■ **MATERIAL FOR THIS TASK**:
· · · · ·

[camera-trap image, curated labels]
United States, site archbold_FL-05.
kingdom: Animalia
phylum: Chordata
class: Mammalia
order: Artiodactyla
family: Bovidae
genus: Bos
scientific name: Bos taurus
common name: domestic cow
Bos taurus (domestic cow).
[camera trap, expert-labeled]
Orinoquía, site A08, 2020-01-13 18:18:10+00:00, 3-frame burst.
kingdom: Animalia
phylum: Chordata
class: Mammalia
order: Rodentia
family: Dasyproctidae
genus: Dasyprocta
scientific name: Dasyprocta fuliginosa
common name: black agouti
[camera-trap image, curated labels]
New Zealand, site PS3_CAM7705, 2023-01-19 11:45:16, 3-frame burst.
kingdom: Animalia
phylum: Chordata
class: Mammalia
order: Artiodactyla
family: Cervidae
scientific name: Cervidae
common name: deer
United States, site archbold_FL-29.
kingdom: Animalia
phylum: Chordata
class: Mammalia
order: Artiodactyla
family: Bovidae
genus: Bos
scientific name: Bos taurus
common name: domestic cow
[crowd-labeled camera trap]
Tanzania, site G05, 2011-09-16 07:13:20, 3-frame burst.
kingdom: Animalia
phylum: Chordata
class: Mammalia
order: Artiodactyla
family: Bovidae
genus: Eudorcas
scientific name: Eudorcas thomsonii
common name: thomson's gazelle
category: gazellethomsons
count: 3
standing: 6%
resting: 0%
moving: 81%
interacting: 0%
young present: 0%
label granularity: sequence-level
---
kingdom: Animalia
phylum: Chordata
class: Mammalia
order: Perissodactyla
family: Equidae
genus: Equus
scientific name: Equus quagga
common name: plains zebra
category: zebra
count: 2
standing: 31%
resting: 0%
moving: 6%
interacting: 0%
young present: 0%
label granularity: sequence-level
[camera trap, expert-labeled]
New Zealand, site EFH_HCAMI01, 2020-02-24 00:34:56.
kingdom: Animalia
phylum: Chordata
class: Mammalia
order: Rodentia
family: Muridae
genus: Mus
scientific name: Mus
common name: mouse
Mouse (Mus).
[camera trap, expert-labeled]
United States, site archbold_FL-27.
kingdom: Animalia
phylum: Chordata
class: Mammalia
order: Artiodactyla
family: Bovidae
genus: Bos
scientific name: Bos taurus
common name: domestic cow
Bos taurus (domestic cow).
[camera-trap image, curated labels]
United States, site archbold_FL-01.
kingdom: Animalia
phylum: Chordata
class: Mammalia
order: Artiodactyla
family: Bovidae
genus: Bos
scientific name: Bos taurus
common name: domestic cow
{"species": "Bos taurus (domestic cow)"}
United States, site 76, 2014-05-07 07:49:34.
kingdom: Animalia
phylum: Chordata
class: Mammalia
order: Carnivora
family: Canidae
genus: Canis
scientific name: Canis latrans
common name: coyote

· · · · ·

■ **AIM OF THE EXERCISE**: Print every line of the records above without a single difference.

■ **RESPONSE FOR THIS EXERCISE**:
[camera-trap image, curated labels]
United States, site archbold_FL-05.
kingdom: Animalia
phylum: Chordata
class: Mammalia
order: Artiodactyla
family: Bovidae
genus: Bos
scientific name: Bos taurus
common name: domestic cow
Bos taurus (domestic cow).
[camera trap, expert-labeled]
Orinoquía, site A08, 2020-01-13 18:18:10+00:00, 3-frame burst.
kingdom: Animalia
phylum: Chordata
class: Mammalia
order: Rodentia
family: Dasyproctidae
genus: Dasyprocta
scientific name: Dasyprocta fuliginosa
common name: black agouti
[camera-trap image, curated labels]
New Zealand, site PS3_CAM7705, 2023-01-19 11:45:16, 3-frame burst.
kingdom: Animalia
phylum: Chordata
class: Mammalia
order: Artiodactyla
family: Cervidae
scientific name: Cervidae
common name: deer
United States, site archbold_FL-29.
kingdom: Animalia
phylum: Chordata
class: Mammalia
order: Artiodactyla
family: Bovidae
genus: Bos
scientific name: Bos taurus
common name: domestic cow
[crowd-labeled camera trap]
Tanzania, site G05, 2011-09-16 07:13:20, 3-frame burst.
kingdom: Animalia
phylum: Chordata
class: Mammalia
order: Artiodactyla
family: Bovidae
genus: Eudorcas
scientific name: Eudorcas thomsonii
common name: thomson's gazelle
category: gazellethomsons
count: 3
standing: 6%
resting: 0%
moving: 81%
interacting: 0%
young present: 0%
label granularity: sequence-level
---
kingdom: Animalia
phylum: Chordata
class: Mammalia
order: Perissodactyla
family: Equidae
genus: Equus
scientific name: Equus quagga
common name: plains zebra
category: zebra
count: 2
standing: 31%
resting: 0%
moving: 6%
interacting: 0%
young present: 0%
label granularity: sequence-level
[camera trap, expert-labeled]
New Zealand, site EFH_HCAMI01, 2020-02-24 00:34:56.
kingdom: Animalia
phylum: Chordata
class: Mammalia
order: Rodentia
family: Muridae
genus: Mus
scientific name: Mus
common name: mouse
Mouse (Mus).
[camera trap, expert-labeled]
United States, site archbold_FL-27.
kingdom: Animalia
phylum: Chordata
class: Mammalia
order: Artiodactyla
family: Bovidae
genus: Bos
scientific name: Bos taurus
common name: domestic cow
Bos taurus (domestic cow).
[camera-trap image, curated labels]
United States, site archbold_FL-01.
kingdom: Animalia
phylum: Chordata
class: Mammalia
order: Artiodactyla
family: Bovidae
genus: Bos
scientific name: Bos taurus
common name: domestic cow
{"species": "Bos taurus (domestic cow)"}
United States, site 76, 2014-05-07 07:49:34.
kingdom: Animalia
phylum: Chordata
class: Mammalia
order: Carnivora
family: Canidae
genus: Canis
scientific name: Canis latrans
common name: coyote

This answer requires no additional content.